Money is a delicate topic, even for physicians.

This seems counterintuitive. Those who can easily discuss life-altering maladies and reset broken limbs with bare hands shouldn’t have trouble with something as mundane as finances. A new rule should be, if you can talk sepsis and dilation, you can talk supply and demand.

Except in medicine, as National Public Radio found in its recent story on Lewiston, discussions of fiscal natures are verboten. NPR told the nation that Maine doctors, who had the foresight years ago to commune regularly to create sensible, standards of care, would debate anything except money and its effects.

“It would have been a show stopper,” said Bob Keller, a Maine physician who participated in these professional dialogues, told NPR. “It would have gone right to the question of greed, and you’re not going to keep a doctor at the table if you say that he’s greedy.”

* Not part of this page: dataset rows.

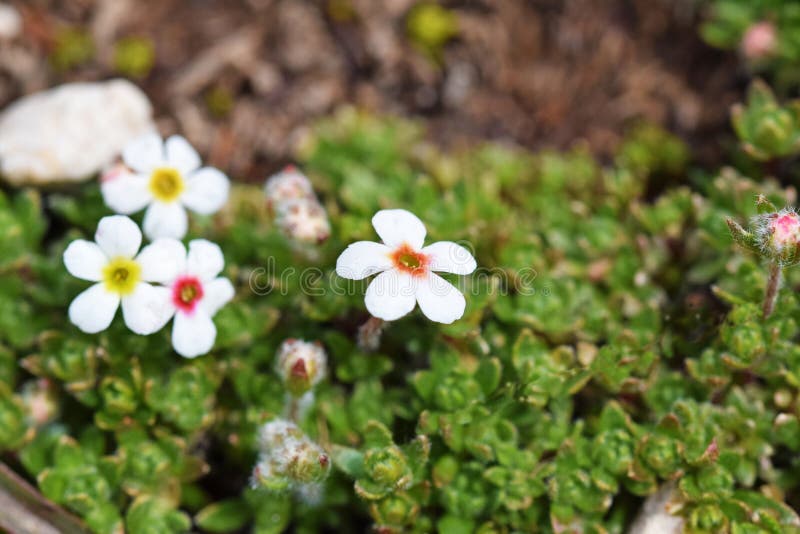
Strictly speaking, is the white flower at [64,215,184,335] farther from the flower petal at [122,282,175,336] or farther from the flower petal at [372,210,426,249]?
the flower petal at [372,210,426,249]

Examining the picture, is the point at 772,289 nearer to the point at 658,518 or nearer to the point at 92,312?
the point at 658,518

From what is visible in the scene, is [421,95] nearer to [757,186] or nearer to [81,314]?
[757,186]

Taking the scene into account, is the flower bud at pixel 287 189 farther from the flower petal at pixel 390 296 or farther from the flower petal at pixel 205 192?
the flower petal at pixel 390 296

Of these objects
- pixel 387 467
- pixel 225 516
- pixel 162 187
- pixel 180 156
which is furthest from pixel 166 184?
pixel 387 467

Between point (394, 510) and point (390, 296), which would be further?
point (394, 510)

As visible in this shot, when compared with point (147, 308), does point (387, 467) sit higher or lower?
lower

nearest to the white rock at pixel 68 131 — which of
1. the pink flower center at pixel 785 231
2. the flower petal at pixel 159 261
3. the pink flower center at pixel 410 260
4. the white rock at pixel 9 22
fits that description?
the white rock at pixel 9 22

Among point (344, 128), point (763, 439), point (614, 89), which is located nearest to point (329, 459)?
point (763, 439)
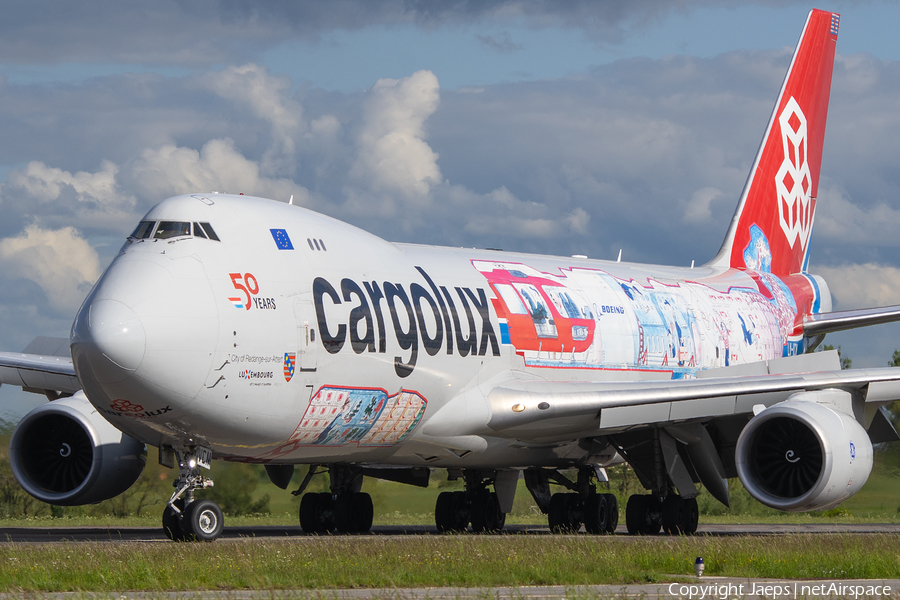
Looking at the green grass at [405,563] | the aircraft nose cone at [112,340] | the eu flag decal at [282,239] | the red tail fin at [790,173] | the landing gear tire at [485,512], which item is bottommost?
the green grass at [405,563]

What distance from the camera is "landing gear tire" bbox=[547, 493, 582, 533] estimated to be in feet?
71.6

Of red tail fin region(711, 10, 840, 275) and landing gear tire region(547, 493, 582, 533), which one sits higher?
red tail fin region(711, 10, 840, 275)

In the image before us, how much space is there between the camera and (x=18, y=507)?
2933 cm

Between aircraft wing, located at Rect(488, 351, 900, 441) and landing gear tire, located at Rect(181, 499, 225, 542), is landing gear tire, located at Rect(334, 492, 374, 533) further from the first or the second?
landing gear tire, located at Rect(181, 499, 225, 542)

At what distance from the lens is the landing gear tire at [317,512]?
20.7 meters

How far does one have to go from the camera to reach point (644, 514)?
67.2 feet

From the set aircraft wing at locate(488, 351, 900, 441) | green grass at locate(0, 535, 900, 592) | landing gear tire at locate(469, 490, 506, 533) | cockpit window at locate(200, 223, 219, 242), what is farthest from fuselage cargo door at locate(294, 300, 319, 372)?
landing gear tire at locate(469, 490, 506, 533)

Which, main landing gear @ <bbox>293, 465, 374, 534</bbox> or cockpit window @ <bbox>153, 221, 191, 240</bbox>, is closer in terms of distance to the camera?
cockpit window @ <bbox>153, 221, 191, 240</bbox>

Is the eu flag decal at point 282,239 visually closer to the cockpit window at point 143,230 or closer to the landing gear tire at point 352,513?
the cockpit window at point 143,230

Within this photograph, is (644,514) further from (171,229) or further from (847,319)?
(171,229)

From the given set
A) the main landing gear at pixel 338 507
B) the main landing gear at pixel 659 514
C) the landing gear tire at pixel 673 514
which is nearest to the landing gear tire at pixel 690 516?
the main landing gear at pixel 659 514

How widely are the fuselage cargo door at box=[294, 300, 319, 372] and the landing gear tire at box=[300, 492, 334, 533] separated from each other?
6.04m

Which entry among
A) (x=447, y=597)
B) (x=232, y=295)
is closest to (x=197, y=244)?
(x=232, y=295)

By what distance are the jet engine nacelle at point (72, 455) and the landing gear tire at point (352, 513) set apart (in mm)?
3706
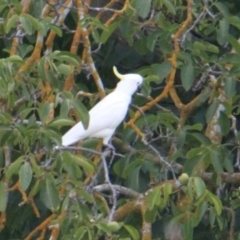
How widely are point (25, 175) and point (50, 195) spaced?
13cm

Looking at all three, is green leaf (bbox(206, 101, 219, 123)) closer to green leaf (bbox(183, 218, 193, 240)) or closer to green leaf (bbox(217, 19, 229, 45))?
green leaf (bbox(217, 19, 229, 45))

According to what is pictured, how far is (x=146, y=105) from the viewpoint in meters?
2.90

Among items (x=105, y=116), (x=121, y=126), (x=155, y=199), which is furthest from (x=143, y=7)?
(x=155, y=199)

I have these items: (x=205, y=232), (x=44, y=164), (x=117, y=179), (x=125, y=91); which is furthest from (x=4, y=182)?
(x=205, y=232)

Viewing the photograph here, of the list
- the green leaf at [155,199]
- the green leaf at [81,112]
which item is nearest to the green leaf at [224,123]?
the green leaf at [155,199]

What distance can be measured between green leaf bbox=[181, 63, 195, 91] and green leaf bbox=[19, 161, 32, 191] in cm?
77

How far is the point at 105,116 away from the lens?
8.88ft

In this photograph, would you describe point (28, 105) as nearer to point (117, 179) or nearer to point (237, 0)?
point (117, 179)

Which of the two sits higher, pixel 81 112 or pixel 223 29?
pixel 81 112

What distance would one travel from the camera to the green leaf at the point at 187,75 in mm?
2906

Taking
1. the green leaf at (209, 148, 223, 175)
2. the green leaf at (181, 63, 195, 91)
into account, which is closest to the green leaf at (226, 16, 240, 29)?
the green leaf at (181, 63, 195, 91)

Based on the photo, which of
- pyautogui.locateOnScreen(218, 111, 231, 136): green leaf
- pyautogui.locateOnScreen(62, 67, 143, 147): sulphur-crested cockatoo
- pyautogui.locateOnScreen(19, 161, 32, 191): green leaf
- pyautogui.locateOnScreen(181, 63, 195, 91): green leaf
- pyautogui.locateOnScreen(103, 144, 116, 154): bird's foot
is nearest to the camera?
pyautogui.locateOnScreen(19, 161, 32, 191): green leaf

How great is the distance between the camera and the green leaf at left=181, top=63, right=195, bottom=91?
291 cm

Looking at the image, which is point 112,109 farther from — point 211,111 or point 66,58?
point 211,111
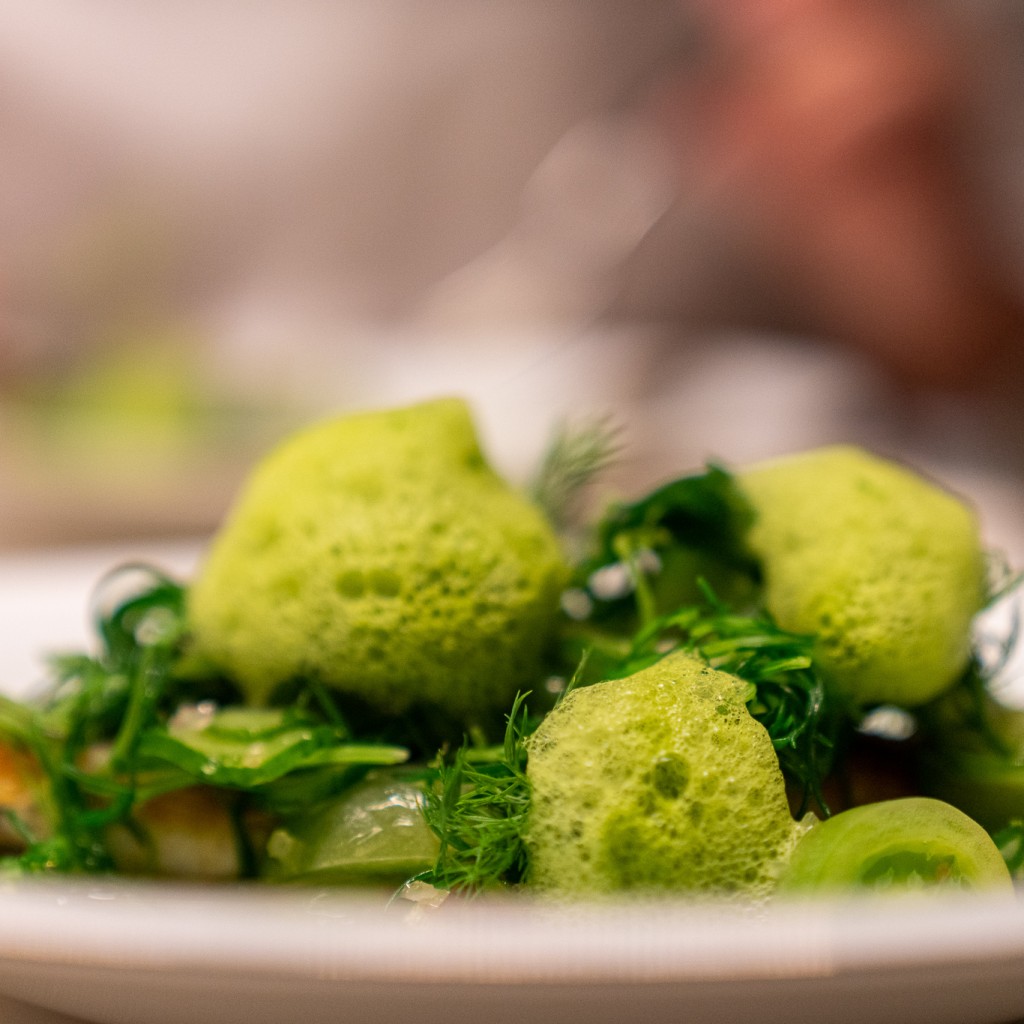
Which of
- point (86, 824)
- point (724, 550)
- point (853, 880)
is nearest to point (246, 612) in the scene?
point (86, 824)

Nor would you keep a blacksmith, policeman or house painter, for that matter, if you accused them of being greedy. Greed is one of our culture’s most despised personal qualities, particularly in professional fields — like medicine — where practitioners are called upon to adhere to higher standards of altruism.

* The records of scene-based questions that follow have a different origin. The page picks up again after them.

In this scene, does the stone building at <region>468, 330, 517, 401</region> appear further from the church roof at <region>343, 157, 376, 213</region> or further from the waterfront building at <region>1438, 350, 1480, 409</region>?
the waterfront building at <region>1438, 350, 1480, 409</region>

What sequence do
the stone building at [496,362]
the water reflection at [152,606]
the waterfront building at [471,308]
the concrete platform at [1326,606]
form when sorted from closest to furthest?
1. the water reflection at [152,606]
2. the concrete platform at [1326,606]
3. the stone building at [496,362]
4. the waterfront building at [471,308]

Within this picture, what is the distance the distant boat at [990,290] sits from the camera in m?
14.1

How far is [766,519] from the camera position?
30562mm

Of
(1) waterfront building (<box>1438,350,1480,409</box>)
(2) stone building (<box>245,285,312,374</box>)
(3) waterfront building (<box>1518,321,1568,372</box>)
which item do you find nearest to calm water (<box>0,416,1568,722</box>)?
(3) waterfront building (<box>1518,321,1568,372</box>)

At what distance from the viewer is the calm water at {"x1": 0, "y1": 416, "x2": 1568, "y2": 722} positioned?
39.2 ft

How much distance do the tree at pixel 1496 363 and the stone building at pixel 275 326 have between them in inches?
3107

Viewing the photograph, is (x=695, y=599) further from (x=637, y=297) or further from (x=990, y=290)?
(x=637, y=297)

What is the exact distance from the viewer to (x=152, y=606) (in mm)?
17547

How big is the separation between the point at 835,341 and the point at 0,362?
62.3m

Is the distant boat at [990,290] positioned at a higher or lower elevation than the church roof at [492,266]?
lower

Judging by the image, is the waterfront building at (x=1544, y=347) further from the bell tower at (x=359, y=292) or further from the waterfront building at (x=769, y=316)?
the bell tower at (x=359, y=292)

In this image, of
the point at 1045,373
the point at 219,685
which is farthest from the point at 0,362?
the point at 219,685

This is probably why a majority of physicians support single-payer systems for health care, according to national polls. There is an instinctual reaction, and personal obligation, to separate the fiscal from medicinal, to avoid the aroma that money dictates decisions about care.

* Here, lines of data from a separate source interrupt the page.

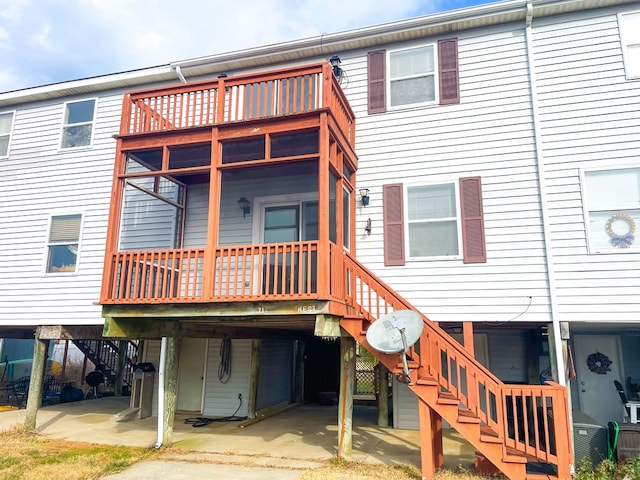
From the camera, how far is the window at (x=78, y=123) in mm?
10484

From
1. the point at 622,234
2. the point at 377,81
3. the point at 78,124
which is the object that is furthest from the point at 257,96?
the point at 622,234

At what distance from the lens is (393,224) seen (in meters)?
8.07

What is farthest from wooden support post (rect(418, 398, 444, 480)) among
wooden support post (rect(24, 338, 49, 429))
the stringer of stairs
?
the stringer of stairs

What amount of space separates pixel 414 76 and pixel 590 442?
668 cm

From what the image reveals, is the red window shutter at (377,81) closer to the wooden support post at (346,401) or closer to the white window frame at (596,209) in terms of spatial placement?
the white window frame at (596,209)

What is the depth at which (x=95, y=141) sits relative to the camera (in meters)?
10.3

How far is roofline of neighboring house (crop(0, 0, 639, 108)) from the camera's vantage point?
25.7ft

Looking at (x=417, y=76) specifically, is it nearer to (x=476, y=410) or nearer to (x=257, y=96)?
(x=257, y=96)

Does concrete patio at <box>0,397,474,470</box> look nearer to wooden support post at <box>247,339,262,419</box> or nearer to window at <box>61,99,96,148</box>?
wooden support post at <box>247,339,262,419</box>

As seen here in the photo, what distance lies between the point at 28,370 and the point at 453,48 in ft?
66.0

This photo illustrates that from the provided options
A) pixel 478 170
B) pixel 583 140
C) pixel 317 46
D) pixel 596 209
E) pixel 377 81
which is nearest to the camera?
pixel 596 209

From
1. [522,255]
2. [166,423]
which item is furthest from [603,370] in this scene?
[166,423]

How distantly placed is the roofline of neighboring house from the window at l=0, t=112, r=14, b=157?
12.1 inches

Except it does. Gordon Smith, the executive director of the Maine Medical Association, admitted this fact in the same NPR story, calling it both “common sense” and “human nature.” How health care providers are paid for services affects how care is delivered.

The question is, what do we do about it? The standard answer is to regulate the payers: private insurers and government, most often. As policy, reforming the country’s pilloried fee-for-service system and cutting its reimbursement rates are touted as the best way of “bending the cost curve.”

Is it? Or would breaking the taboos of medicine to have honest, frank discussions about physicians and finances hold equal, or greater, promise? Discussions of money are nerve-wracking for providers, but in this ongoing national argument on health care, they are wholly unavoidable.

The issue is not greed, but rather holistic solutions. The American health care system cannot be repaired without acknowledgement and debate about how costs relate to delivery, and no group’s expertise is more important to hear on the matter than physicians.

During the death panel rabble, we bemoaned the inability of the country to have an adult discussion about death. This same feeling is extended to money in medicine. Talking about it might be uncomfortable, but it must be done all the same.